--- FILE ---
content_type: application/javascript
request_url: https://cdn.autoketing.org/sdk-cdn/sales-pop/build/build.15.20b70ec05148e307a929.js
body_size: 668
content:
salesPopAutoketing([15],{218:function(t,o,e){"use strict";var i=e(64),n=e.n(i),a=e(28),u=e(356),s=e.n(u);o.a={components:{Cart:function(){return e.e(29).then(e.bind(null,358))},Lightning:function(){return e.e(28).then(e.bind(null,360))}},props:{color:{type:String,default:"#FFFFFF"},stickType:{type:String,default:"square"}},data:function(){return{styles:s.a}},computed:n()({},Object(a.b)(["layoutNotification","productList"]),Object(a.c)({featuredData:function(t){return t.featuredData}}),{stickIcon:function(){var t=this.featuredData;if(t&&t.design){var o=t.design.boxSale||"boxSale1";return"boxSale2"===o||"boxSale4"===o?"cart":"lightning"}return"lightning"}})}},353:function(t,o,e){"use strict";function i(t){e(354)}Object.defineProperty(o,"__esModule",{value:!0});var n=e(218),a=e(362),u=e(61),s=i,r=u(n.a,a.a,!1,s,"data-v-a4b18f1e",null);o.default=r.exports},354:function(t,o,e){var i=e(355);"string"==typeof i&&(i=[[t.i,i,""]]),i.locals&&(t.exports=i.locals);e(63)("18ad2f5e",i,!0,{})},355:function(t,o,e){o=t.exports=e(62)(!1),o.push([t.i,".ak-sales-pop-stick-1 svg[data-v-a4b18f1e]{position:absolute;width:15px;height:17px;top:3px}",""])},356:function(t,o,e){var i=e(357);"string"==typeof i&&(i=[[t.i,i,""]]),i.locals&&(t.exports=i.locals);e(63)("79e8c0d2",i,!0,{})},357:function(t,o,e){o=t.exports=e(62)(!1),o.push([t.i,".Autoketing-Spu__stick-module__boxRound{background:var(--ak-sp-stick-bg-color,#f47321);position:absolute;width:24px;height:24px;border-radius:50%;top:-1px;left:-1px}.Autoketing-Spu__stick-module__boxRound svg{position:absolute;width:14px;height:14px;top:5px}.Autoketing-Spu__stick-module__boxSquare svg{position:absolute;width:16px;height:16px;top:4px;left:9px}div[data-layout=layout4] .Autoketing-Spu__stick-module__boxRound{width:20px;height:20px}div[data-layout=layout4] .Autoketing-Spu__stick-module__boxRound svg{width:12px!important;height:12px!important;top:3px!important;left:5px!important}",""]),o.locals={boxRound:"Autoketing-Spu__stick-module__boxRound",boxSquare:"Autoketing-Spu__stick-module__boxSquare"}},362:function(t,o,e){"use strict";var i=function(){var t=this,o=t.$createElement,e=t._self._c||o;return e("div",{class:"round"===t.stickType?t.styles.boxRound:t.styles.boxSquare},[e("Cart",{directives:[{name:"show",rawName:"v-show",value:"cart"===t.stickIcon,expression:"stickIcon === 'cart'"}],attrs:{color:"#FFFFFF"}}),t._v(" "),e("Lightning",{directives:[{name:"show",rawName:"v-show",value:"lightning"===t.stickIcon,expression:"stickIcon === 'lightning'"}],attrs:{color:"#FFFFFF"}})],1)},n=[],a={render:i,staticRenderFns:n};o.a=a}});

### Your instructions
Repeat the whole listing verbatim.

### Response to the exercise
--- FILE ---
content_type: application/javascript
request_url: https://cdn.autoketing.org/sdk-cdn/sales-pop/build/build.15.20b70ec05148e307a929.js
body_size: 668
content:
salesPopAutoketing([15],{218:function(t,o,e){"use strict";var i=e(64),n=e.n(i),a=e(28),u=e(356),s=e.n(u);o.a={components:{Cart:function(){return e.e(29).then(e.bind(null,358))},Lightning:function(){return e.e(28).then(e.bind(null,360))}},props:{color:{type:String,default:"#FFFFFF"},stickType:{type:String,default:"square"}},data:function(){return{styles:s.a}},computed:n()({},Object(a.b)(["layoutNotification","productList"]),Object(a.c)({featuredData:function(t){return t.featuredData}}),{stickIcon:function(){var t=this.featuredData;if(t&&t.design){var o=t.design.boxSale||"boxSale1";return"boxSale2"===o||"boxSale4"===o?"cart":"lightning"}return"lightning"}})}},353:function(t,o,e){"use strict";function i(t){e(354)}Object.defineProperty(o,"__esModule",{value:!0});var n=e(218),a=e(362),u=e(61),s=i,r=u(n.a,a.a,!1,s,"data-v-a4b18f1e",null);o.default=r.exports},354:function(t,o,e){var i=e(355);"string"==typeof i&&(i=[[t.i,i,""]]),i.locals&&(t.exports=i.locals);e(63)("18ad2f5e",i,!0,{})},355:function(t,o,e){o=t.exports=e(62)(!1),o.push([t.i,".ak-sales-pop-stick-1 svg[data-v-a4b18f1e]{position:absolute;width:15px;height:17px;top:3px}",""])},356:function(t,o,e){var i=e(357);"string"==typeof i&&(i=[[t.i,i,""]]),i.locals&&(t.exports=i.locals);e(63)("79e8c0d2",i,!0,{})},357:function(t,o,e){o=t.exports=e(62)(!1),o.push([t.i,".Autoketing-Spu__stick-module__boxRound{background:var(--ak-sp-stick-bg-color,#f47321);position:absolute;width:24px;height:24px;border-radius:50%;top:-1px;left:-1px}.Autoketing-Spu__stick-module__boxRound svg{position:absolute;width:14px;height:14px;top:5px}.Autoketing-Spu__stick-module__boxSquare svg{position:absolute;width:16px;height:16px;top:4px;left:9px}div[data-layout=layout4] .Autoketing-Spu__stick-module__boxRound{width:20px;height:20px}div[data-layout=layout4] .Autoketing-Spu__stick-module__boxRound svg{width:12px!important;height:12px!important;top:3px!important;left:5px!important}",""]),o.locals={boxRound:"Autoketing-Spu__stick-module__boxRound",boxSquare:"Autoketing-Spu__stick-module__boxSquare"}},362:function(t,o,e){"use strict";var i=function(){var t=this,o=t.$createElement,e=t._self._c||o;return e("div",{class:"round"===t.stickType?t.styles.boxRound:t.styles.boxSquare},[e("Cart",{directives:[{name:"show",rawName:"v-show",value:"cart"===t.stickIcon,expression:"stickIcon === 'cart'"}],attrs:{color:"#FFFFFF"}}),t._v(" "),e("Lightning",{directives:[{name:"show",rawName:"v-show",value:"lightning"===t.stickIcon,expression:"stickIcon === 'lightning'"}],attrs:{color:"#FFFFFF"}})],1)},n=[],a={render:i,staticRenderFns:n};o.a=a}});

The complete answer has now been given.